--- Task to complete ---
Copy every one of the rows below word for word, leaving the pictures out of your answer.

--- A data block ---
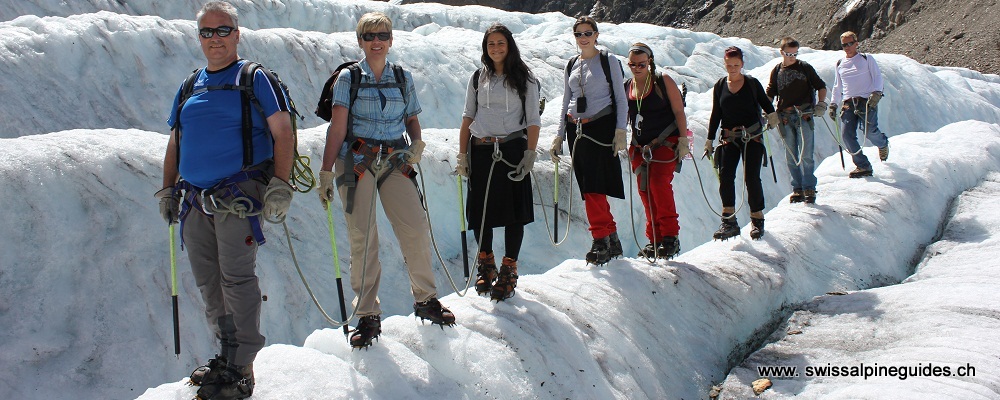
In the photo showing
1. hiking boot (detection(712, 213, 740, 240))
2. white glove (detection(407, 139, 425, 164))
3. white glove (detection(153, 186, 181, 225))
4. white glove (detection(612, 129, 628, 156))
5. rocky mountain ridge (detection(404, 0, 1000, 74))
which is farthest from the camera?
rocky mountain ridge (detection(404, 0, 1000, 74))

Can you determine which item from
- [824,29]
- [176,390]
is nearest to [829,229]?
[176,390]

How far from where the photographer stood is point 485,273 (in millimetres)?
4965

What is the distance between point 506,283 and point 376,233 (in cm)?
104

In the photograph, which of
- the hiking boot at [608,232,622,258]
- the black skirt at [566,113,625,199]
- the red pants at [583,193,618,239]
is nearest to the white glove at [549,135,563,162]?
the black skirt at [566,113,625,199]

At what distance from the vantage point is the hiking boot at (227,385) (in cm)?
332

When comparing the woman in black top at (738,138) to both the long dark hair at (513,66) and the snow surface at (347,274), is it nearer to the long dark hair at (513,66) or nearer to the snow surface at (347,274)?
the snow surface at (347,274)

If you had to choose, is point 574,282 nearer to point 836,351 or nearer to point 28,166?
point 836,351

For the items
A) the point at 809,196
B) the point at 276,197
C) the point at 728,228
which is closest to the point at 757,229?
the point at 728,228

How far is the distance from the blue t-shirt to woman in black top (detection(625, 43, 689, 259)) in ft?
10.7

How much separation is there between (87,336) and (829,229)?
690 centimetres

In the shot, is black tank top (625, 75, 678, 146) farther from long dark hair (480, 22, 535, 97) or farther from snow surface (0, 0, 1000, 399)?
long dark hair (480, 22, 535, 97)

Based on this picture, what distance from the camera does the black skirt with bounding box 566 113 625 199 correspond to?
5543mm

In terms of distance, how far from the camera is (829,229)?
24.4 ft

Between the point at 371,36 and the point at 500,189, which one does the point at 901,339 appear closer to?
the point at 500,189
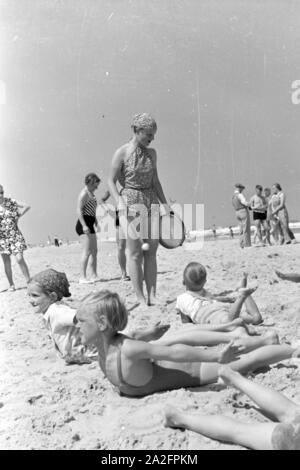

--- Finished task ---
In the photo showing
1. hiking boot (detection(712, 213, 740, 240))
2. white glove (detection(407, 139, 425, 164))
3. white glove (detection(153, 186, 181, 225))
4. white glove (detection(612, 129, 628, 156))
5. rocky mountain ridge (detection(404, 0, 1000, 74))
which is farthest from the camera?
rocky mountain ridge (detection(404, 0, 1000, 74))

Can you determine which item from
- [824,29]
- [176,390]
is nearest to [829,229]?
[176,390]

How far from where the photographer stood is point 485,273 (in millimetres)?
4965

What is the distance between point 506,283 and point 376,233 (in cm)?
104

In the photograph, which of
- the hiking boot at [608,232,622,258]
- the black skirt at [566,113,625,199]
- the red pants at [583,193,618,239]
is nearest to the white glove at [549,135,563,162]?
the black skirt at [566,113,625,199]

At what distance from the vantage point is the hiking boot at (227,385) (in cm)?
332

When comparing the woman in black top at (738,138) to both the long dark hair at (513,66) and the snow surface at (347,274), is it nearer to the long dark hair at (513,66) or nearer to the snow surface at (347,274)?
the snow surface at (347,274)

If you had to choose, is point 574,282 nearer to point 836,351 or nearer to point 28,166?
point 836,351

For the items
A) the point at 809,196
B) the point at 276,197
C) the point at 728,228
which is closest to the point at 757,229?
the point at 728,228

How far is the distance from the blue t-shirt to woman in black top (detection(625, 43, 689, 259)) in ft?
10.7

How much separation is there between (87,336) and (829,229)?
690 centimetres

In the shot, is black tank top (625, 75, 678, 146) farther from long dark hair (480, 22, 535, 97) or farther from snow surface (0, 0, 1000, 399)?
long dark hair (480, 22, 535, 97)

Based on this picture, what distance from the camera does the black skirt with bounding box 566 113 625 199 correspond to?
5543mm

In terms of distance, how far from the camera is (829,229)?
24.4 ft

Between the point at 371,36 and the point at 500,189, which one does the point at 901,339 appear closer to?
the point at 500,189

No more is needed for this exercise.